═══ TASK INPUT ═══
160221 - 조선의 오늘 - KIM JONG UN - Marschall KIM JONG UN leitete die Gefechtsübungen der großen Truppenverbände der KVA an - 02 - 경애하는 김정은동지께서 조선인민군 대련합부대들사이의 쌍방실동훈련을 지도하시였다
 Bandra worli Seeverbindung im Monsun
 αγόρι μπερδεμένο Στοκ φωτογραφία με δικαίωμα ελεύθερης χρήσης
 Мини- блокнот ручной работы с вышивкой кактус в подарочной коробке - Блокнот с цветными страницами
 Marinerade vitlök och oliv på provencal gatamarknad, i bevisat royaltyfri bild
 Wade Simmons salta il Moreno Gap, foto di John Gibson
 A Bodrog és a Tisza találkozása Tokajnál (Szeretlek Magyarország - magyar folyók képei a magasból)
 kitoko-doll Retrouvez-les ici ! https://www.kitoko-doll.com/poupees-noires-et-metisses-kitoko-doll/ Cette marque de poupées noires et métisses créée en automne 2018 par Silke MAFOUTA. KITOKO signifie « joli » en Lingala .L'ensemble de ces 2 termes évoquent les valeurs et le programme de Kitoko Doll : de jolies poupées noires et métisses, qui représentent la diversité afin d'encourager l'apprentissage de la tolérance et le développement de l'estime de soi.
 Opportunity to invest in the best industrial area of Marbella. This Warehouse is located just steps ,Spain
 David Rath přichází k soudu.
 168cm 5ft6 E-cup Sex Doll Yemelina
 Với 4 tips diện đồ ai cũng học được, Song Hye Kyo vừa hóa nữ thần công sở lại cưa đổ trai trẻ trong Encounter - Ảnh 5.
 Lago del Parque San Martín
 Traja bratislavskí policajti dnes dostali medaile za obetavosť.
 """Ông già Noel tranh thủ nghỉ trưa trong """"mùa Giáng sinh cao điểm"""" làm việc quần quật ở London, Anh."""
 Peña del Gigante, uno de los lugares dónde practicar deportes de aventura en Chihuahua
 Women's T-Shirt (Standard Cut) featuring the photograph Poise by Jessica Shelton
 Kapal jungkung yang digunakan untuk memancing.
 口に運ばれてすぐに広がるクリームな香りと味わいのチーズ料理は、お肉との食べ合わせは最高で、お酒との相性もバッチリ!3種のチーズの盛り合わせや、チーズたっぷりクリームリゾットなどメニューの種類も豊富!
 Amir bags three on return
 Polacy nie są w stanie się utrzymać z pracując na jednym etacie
═══
Locate the word "trong" in the records above, and return each line that has it.

 Với 4 tips diện đồ ai cũng học được, Song Hye Kyo vừa hóa nữ thần công sở lại cưa đổ trai trẻ trong Encounter - Ảnh 5.
 """Ông già Noel tranh thủ nghỉ trưa trong """"mùa Giáng sinh cao điểm"""" làm việc quần quật ở London, Anh."""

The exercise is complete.